時間関連処理
1)、時間経過の計測
一般には「jiffies」の使用をお勧めします。
①、「jiffies」カウンタを使う
キャッシュしたjiffiesと現在の値の比較は、
int time_after(unsigned long a, unsigned long b);
int time_before(unsigned long a, unsigned long b);
int time_after_eq(unsigned long a, unsigned long b);
int time_before_eq(unsigned long a, unsigned long b);
jiffiesとstruct timeval / struct timespecの変換は、
unsigned long timespec_to_jiffies(struct timespec *value);
void jiffies_to_timespec(unsigned long jiffies, struct timespec *value);
unsigned long timeval_to_jiffies(struct timeval *value);
void jiffies_to_timeval(unsigned long jiffies, struct timeval *value);
64ビットのjiffiesカウンタにアクセスするには、
u64 get_jiffies_64(void);
2)、現在時刻を知る方法
方法一、「jiffies」を調べて現在時刻を表したものを得ることができます。

課題 A:
選択テキストでは、64ビットのjiffiesカウンタにアクセスするための関数として何が示されているか。
課題 B:
選択テキストの次の文を英語に訳してください：一般には「jiffies」の使用をお勧めします。
データの行は使わなくてかまいません。

データ一覧:
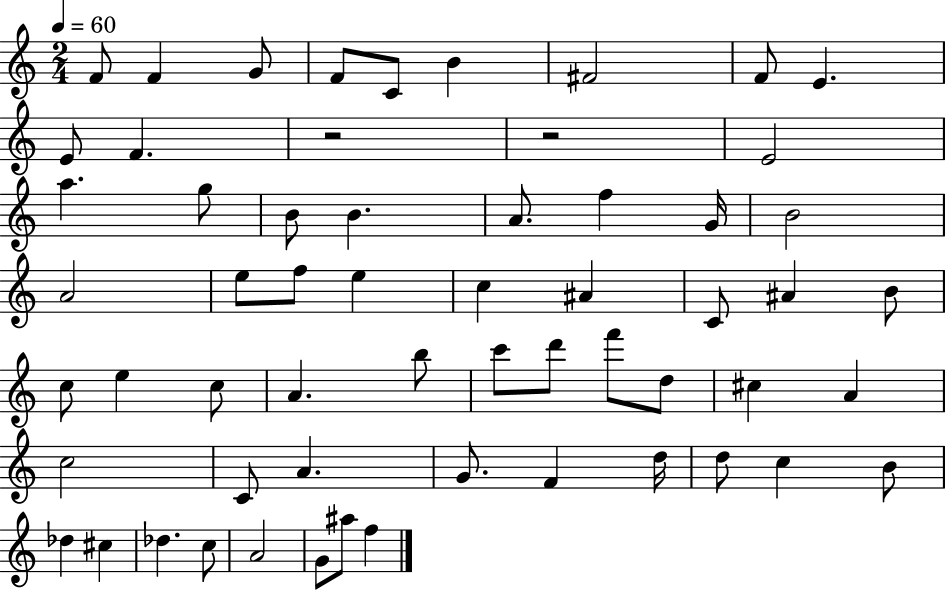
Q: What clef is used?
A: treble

...

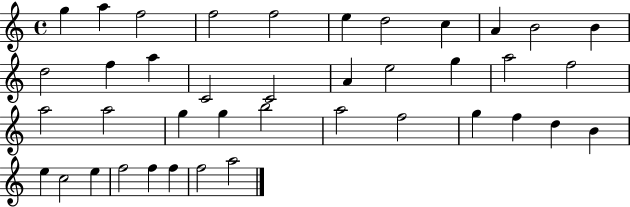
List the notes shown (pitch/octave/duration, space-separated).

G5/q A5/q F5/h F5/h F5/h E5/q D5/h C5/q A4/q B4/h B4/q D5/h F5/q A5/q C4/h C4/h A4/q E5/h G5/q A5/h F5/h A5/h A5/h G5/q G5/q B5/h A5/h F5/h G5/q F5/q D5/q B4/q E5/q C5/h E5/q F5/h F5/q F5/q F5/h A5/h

* * *

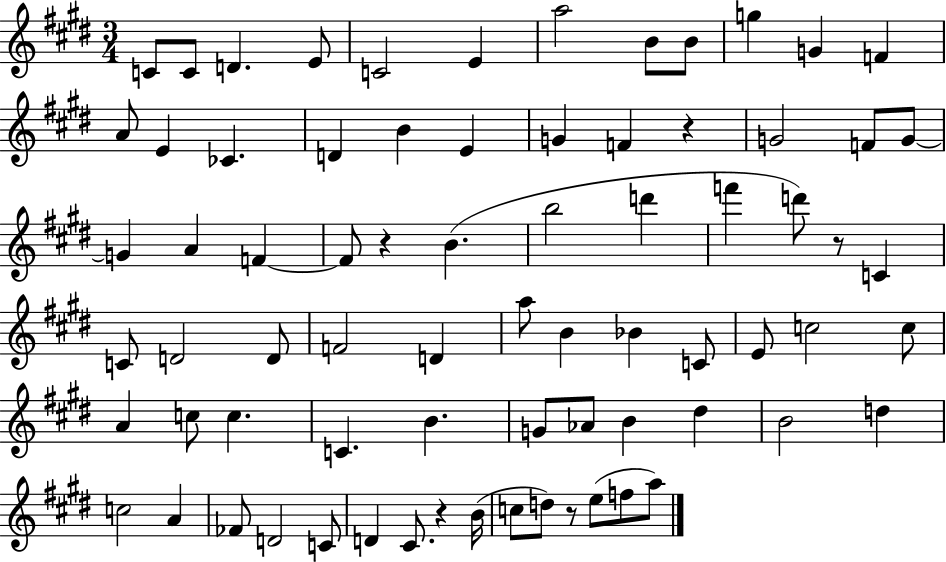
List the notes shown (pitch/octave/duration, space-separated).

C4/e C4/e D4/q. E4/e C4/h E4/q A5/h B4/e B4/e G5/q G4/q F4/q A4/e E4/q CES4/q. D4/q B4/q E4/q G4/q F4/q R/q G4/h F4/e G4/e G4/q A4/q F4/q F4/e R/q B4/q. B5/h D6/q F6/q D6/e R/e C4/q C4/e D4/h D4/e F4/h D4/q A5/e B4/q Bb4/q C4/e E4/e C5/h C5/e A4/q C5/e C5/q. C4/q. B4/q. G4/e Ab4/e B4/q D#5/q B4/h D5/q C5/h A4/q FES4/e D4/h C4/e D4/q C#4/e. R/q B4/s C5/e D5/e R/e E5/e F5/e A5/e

正しい出力 A:
u64 get_jiffies_64(void);

正しい出力 B:
In general, using "jiffies" is recommended.